Николай Николаевич Ге и его полотна, страница 5

Обе фигуры наглядно выражают контраст двух нравственных, двух социальных миров. «Мира не может быть между Христом и миром»,— говорил по поводу картины Л. Толстой, подразумевая под этим несовместимость интересов власти с пониманием смысла жизни простым человеком. «Достоинство картины...— писал он,— в том, что она правдива... в самом настоящем значении этого слова... Ге... нашел в жизни Христа такой момент, который важен теперь для всех нас и повторяется везде во всем мире» 21. «Это верно исторически, и верно современно...».

Социально-обличительный смысл темы был выражен в картине «Что есть истина? Христос и Пилат» с необычайной прямотой и откровенностью. Его без труда поняли не только друзья, но и враги. Не случайно полотно Ге было снято с выставки по указанию цензуры. Именно с этих пор евангельские картины художника начинают подвергаться гонению со стороны официальных кругов, и на выставках он получает возможность выставлять только портреты23.

Отныне трагическая тема, прозвучавшая в полную силу в картине «Что есть истина? Христос и Пилат», будет в творчестве художника приобретать все более смелое и страстное выражение.

«ХРИСТОС И РАЗБОЙНИК» 1893 г.

Художник стремится здесь отойти от физиологической крайности в трактовке темы, акцентируя ее психологическое и нравственное содержание. Эскиз написан на слова евангельского текста «сегодня будешь со мною в раю» 35 — мотив, горячо поддержанный Толстым. Погрудное изображение фигур дано крупным планом, несколько более проработаны лишь головы Христа и разбойника. Все внимание сосредоточено на духовной взаимосвязи изображенных лиц. Иисус, превозмогая страдание, произносит свое обещание разбойнику, который, встретившись с ним взором, с напряжением вслушивается, стараясь вникнуть в смысл услышанных слов.

Ге намеревался показать момент нравственного возрождения разбойника, пробуждающегося духовно при виде «умирающего за правду» Иисуса, Но в эскизе нет ни умиротворенности, ни просветления. Весь его образный строй пронизан смятением. Написанный с необыкновенным порывом, мечущимися мазками, эскиз полон патетического драматизма.
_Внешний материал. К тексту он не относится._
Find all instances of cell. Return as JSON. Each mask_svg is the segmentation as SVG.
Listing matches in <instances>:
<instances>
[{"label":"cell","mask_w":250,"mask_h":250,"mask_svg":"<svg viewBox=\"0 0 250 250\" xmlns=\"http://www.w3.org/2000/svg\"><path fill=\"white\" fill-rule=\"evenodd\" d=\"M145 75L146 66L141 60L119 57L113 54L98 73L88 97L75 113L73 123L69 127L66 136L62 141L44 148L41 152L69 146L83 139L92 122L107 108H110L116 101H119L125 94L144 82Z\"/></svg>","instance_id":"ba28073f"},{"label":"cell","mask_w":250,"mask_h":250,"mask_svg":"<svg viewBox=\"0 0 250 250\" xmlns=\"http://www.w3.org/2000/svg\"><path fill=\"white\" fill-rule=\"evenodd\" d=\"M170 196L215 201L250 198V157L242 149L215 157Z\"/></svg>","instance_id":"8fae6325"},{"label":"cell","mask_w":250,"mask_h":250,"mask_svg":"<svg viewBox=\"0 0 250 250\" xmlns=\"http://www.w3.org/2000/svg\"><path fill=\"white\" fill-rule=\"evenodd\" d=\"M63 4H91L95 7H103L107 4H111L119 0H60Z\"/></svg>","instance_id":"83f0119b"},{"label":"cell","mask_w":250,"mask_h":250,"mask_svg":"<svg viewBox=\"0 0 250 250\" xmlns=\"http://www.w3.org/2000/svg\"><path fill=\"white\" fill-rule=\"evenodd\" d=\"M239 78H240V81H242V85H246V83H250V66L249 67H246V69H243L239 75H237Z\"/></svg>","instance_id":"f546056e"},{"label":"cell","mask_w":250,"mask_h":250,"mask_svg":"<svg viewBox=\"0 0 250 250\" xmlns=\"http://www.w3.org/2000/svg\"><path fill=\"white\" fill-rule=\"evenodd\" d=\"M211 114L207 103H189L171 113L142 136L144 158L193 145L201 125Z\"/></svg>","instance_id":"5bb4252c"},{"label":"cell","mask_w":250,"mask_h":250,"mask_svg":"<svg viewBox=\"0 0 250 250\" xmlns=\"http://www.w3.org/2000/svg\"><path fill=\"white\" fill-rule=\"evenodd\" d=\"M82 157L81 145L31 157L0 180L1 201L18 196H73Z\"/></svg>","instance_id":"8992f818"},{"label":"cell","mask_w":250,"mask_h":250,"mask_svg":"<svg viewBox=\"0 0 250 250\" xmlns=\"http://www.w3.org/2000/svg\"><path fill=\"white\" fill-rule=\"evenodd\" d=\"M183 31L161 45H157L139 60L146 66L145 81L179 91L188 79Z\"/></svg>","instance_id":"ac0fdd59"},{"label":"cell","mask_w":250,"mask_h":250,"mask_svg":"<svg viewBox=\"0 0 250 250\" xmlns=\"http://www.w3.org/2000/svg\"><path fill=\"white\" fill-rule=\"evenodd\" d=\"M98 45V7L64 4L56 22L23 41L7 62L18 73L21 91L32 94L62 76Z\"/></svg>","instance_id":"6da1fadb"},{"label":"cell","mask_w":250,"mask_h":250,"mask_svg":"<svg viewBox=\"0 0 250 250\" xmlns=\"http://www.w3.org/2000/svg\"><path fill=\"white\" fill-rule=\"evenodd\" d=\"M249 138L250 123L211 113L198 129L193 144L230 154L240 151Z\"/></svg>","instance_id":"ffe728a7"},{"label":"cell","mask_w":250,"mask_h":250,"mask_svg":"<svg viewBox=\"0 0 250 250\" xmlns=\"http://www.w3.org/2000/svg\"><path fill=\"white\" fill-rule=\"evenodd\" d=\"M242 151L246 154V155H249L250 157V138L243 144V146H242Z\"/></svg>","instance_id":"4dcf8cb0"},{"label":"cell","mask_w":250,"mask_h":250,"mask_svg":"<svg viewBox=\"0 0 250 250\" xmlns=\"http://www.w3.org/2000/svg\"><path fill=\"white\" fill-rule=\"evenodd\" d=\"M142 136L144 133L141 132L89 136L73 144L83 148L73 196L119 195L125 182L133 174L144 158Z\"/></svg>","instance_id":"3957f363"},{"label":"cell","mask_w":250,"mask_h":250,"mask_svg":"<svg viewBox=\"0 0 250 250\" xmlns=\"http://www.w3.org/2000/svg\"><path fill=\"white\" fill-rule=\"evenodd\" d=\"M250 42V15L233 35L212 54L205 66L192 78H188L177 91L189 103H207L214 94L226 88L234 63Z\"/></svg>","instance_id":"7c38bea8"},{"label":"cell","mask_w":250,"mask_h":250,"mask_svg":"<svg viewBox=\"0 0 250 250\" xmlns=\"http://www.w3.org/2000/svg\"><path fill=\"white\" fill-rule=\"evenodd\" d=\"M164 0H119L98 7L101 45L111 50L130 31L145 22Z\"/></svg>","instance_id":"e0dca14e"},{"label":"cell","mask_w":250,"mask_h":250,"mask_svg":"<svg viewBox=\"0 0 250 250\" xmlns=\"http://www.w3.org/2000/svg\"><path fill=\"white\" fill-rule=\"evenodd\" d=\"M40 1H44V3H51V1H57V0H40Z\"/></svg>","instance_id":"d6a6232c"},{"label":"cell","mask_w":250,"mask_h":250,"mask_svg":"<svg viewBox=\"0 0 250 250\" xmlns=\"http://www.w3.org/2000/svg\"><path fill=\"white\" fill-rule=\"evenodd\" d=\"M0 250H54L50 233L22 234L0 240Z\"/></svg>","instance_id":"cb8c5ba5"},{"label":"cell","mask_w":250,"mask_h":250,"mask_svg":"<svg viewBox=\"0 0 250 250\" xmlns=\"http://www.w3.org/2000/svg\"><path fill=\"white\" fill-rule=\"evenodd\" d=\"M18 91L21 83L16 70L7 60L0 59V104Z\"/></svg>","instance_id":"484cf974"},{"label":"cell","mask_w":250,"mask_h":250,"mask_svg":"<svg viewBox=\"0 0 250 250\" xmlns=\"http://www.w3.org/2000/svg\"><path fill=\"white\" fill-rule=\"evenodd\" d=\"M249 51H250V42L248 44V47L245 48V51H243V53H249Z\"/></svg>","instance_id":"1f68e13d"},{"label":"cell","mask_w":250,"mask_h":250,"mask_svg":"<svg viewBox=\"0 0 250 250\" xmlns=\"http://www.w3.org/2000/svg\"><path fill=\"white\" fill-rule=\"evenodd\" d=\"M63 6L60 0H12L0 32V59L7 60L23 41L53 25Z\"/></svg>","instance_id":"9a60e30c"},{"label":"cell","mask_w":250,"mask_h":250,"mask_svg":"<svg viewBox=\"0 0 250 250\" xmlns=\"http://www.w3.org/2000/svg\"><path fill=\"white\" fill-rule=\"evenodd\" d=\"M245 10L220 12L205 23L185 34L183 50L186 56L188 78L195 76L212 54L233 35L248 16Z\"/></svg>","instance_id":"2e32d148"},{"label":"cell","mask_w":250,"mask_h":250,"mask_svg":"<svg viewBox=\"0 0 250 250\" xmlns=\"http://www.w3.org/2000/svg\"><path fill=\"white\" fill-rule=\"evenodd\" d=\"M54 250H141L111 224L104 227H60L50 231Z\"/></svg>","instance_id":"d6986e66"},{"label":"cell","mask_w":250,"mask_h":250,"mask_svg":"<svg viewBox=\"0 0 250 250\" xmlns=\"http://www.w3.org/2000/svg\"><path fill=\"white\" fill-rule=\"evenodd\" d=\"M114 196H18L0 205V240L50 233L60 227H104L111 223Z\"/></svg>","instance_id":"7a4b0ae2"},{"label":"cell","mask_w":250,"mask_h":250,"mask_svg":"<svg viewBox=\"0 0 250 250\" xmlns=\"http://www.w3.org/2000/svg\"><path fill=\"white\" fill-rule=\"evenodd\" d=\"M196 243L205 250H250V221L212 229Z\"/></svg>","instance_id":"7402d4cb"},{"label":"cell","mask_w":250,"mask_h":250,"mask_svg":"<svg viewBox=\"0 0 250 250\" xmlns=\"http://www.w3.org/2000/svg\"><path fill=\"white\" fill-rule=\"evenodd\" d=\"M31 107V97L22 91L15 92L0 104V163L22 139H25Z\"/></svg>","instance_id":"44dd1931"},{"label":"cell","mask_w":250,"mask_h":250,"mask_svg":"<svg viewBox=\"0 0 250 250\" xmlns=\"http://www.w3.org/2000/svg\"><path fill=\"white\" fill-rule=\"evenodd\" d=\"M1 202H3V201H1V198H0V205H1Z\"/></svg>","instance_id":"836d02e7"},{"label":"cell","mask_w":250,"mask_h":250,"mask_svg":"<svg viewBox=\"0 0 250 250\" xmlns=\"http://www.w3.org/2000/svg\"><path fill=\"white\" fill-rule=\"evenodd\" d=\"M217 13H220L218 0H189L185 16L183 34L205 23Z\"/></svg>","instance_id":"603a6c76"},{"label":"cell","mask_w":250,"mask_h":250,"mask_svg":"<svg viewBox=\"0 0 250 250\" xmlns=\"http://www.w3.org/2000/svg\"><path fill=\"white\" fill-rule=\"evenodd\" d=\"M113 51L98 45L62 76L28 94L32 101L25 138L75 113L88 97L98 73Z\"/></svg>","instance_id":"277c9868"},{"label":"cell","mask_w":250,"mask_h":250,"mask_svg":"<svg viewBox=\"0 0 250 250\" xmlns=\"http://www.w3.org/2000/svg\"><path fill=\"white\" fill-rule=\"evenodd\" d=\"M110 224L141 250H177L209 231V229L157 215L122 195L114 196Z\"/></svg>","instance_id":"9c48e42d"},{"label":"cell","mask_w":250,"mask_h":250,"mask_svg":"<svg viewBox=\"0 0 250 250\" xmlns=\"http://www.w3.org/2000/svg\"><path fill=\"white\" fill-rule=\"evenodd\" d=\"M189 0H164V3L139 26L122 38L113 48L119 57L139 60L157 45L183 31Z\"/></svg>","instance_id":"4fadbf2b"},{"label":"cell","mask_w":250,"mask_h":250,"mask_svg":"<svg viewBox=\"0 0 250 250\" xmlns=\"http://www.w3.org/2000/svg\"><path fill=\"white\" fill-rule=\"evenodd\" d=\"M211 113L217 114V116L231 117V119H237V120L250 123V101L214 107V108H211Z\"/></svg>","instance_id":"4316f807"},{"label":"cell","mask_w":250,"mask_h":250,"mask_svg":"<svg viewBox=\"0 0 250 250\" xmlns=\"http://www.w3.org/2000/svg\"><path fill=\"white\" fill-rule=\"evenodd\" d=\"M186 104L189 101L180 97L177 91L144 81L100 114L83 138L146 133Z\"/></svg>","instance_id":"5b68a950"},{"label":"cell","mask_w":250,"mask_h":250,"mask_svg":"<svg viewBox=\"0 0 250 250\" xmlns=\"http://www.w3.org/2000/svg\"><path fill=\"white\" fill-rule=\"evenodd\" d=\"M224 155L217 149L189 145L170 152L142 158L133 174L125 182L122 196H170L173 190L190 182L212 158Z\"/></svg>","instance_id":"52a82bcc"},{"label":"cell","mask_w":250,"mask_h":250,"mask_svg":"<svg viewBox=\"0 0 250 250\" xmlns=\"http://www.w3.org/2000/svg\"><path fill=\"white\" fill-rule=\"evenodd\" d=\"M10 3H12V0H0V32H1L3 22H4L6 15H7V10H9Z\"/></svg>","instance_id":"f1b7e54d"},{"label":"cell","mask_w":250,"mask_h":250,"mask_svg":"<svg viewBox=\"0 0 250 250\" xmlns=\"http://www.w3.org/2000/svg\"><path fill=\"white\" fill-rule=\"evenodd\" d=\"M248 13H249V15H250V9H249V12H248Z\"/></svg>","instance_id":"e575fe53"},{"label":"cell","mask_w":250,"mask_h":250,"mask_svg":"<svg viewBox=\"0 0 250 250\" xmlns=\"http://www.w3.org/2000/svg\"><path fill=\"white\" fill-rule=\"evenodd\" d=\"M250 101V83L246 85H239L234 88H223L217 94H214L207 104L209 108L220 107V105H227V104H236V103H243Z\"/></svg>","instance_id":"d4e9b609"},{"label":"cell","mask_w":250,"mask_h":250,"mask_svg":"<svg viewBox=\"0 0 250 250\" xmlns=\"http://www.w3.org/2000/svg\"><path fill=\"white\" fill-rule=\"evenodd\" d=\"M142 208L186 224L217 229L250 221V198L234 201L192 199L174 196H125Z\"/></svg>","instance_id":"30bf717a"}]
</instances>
Сильными ударами кисти нанесены на холст мужественные черты обрамленного прядями разметавшихся рыжеватых волос лица Иисуса, острый профиль подчеркнут резкой полосой света. Нервному силуэту Христа контрастирует бритая голова разбойника с ее инертным, отвлеченно шарообразным объемом и тяжелыми формами. Цвет и свет трактованы вполне произвольно. Как, бы бросая откровенный вызов строго реальной передаче натуры, художник заставляет ощутить тревожную пульсацию сети торопливо брошенных, пересекающих друг друга мазков. Синие, свинцово-фиолетовые тени подчеркивают звучность горячих коричневатых тонов, вспышки белильных бликов по контурам лиц, фигур.

Еще более условен колорит эскиза «Голова распятого Христа» (1893). Художник пишет тело в холодных голубовато-серых тонах, нанося поверх мазки чистой киновари, крона, ультрамарина, применяя в тенях жженую кость. В колорите эскиза есть что-то общее с раскрашенными статуями средневековых распятий.

В подобных работах естественность воспроизведения натуры отступает на второй план. Но это не лишает эскизы Ге реалистической выразительности. Наоборот, пренебрежение оптической достоверностью, отбрасывание «примет» натуры позволяют донести внутренний мир образов через выразительность самой формы. Экспрессия приема служит здесь наиболее целостному и эмоциональному раскрытию психологической правды совершающегося.

Но непосредственность выражения, обычную для эскизов, фиксирующих первый очерк будущей картины, у позднего Ге мы находим не только в начальных набросках композиций. Эта свобода живописного строя отличает и большие полотна—«Голгофу» и последнюю версию «Распятия». Эскизность, как мы сейчас увидим, лежит в основе всей живописной системы позднего Ге.